More from the above article: Barbara Simons, an expert on electronic voting who is on the Board of Advisors of the U.S. Election Commission, said "vote jumping complaints have arisen in every election that uses touch-screen voting machines, with the complaints going both ways." She said vote-jumping can occur "when a machine goes out of calibration" and the "need to re-calibrate frequently is an important reason for discarding these aging, unreliable, and inaccurate machines and replacing them with paper ballots." Election officials have insisted that it is "nearly technically impossible" to preconfigure electronic voting machines but conceded that faulty and old touchscreen voting machines were more likely to erroneously record someone's vote, especially if the machines have not been re-calibrated.
Wait, it's nearly technically impossible to have you select one choice, and register as another? Gimme a break. Seems awfully easy to do. Not at all saying that is what is happening. And if those machines are that faulty, seems like a great time to do away with them.
They're not faulty. They need to be calibrated. If you don't understand it... http://www.brighthub.com/electronics/gizmos-gadgets/articles/82196.aspx Basically, when you press with your finger, an uncalibrated machine can think you pressed somewhere else on the screen. It should be consistent for the most part. Like it's always registering inches below (or above) where you press. Or left/right, or both.
They're not hacked. EDIT - if they were going to hack the machines, they wouldn't make it so obvious by providing a visual clue.
didnt say they were and yes i agree with you, if someone hacked machines, it would be untraceable and impossible to verify
Sure. You run a setup program that says "touch the upper left corner of this square (it rendered on the screen)", then "touch the upper right" and so on.
exactly you are coming across as if there is a ghost in the machine, when in fact this is simple human interference, and quite possibly malicious
So what do you think faulty means? The position of the finger is detected by hardware and processed by software. If the hardware is faulty, the software will not be processing proper coordinates. If the picture tube is broken, you won't see anything on the screen. That's faulty. Democrats complained the punch card machines in 2000 florida were faulty because they filled up with chads and resisted people poking holes in the cards.

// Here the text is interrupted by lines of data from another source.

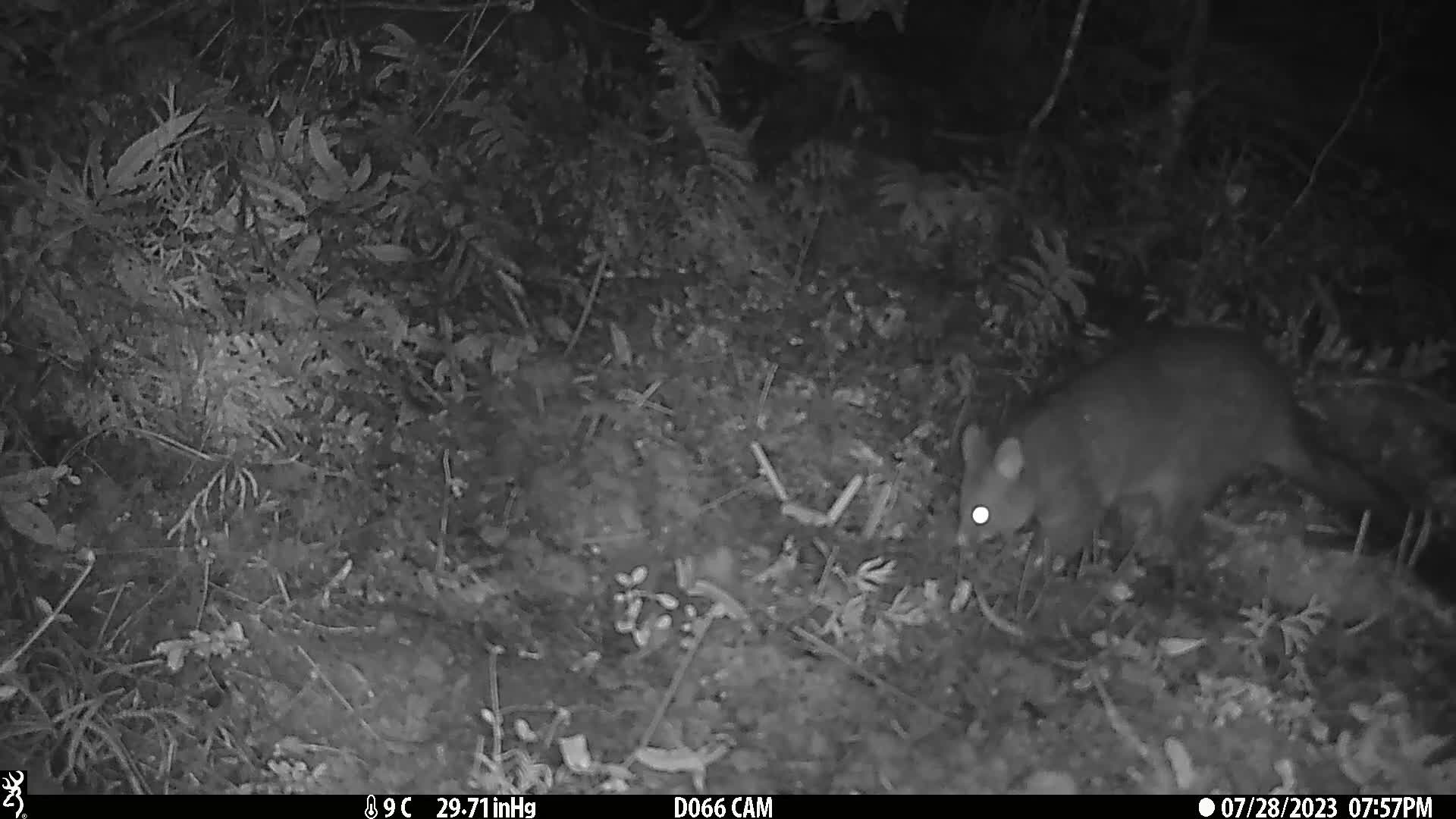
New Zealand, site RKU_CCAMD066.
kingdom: Animalia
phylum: Chordata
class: Mammalia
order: Diprotodontia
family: Phalangeridae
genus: Trichosurus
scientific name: Trichosurus vulpecula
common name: common brushtail possum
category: possum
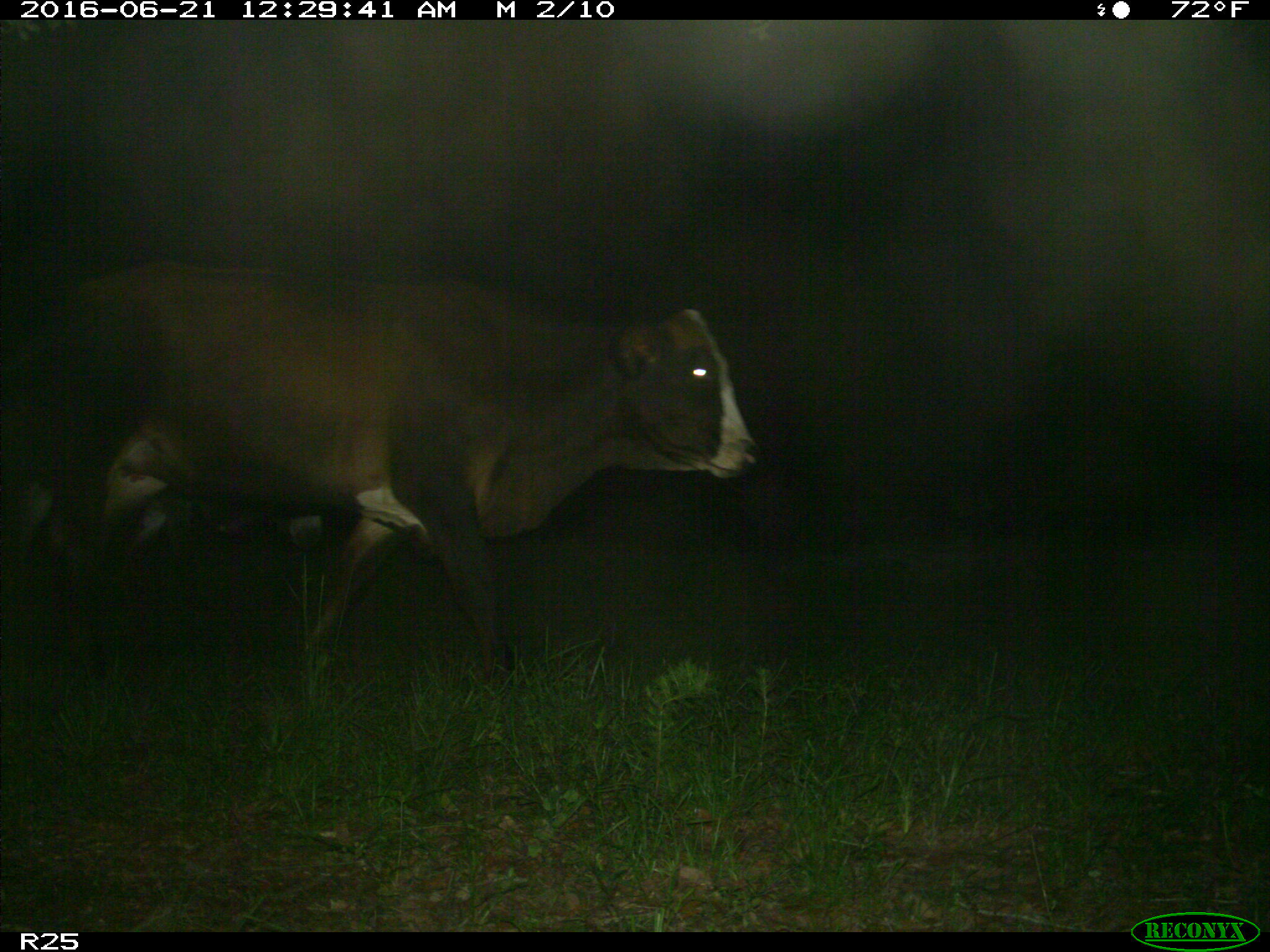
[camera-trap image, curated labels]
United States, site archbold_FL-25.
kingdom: Animalia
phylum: Chordata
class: Mammalia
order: Artiodactyla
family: Bovidae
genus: Bos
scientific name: Bos taurus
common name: domestic cow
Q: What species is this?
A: Bos taurus (domestic cow).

I don't suggest it's a ghost in the machine. Physically moving the machine from storage to the polling place can knock it out of whack. Or dropping something on the touch screen. If it's malicious, then it's the poll workers doing it, which would be a scandal that Rachel Maddow would explain away if it hurt republicans.
All paper ballots in Indiana. I was in and out in less than 5 mins. That douche Mourdock better not win.
Paper in Tampa, FL. Mrs. FromWA and I took the kids on a field trip to the polling place a few blocks away and then walked back down the riverwalk. No lines. We were asked for picture ID with signature, and signed on the pre-printed sheet that had our names and addresses.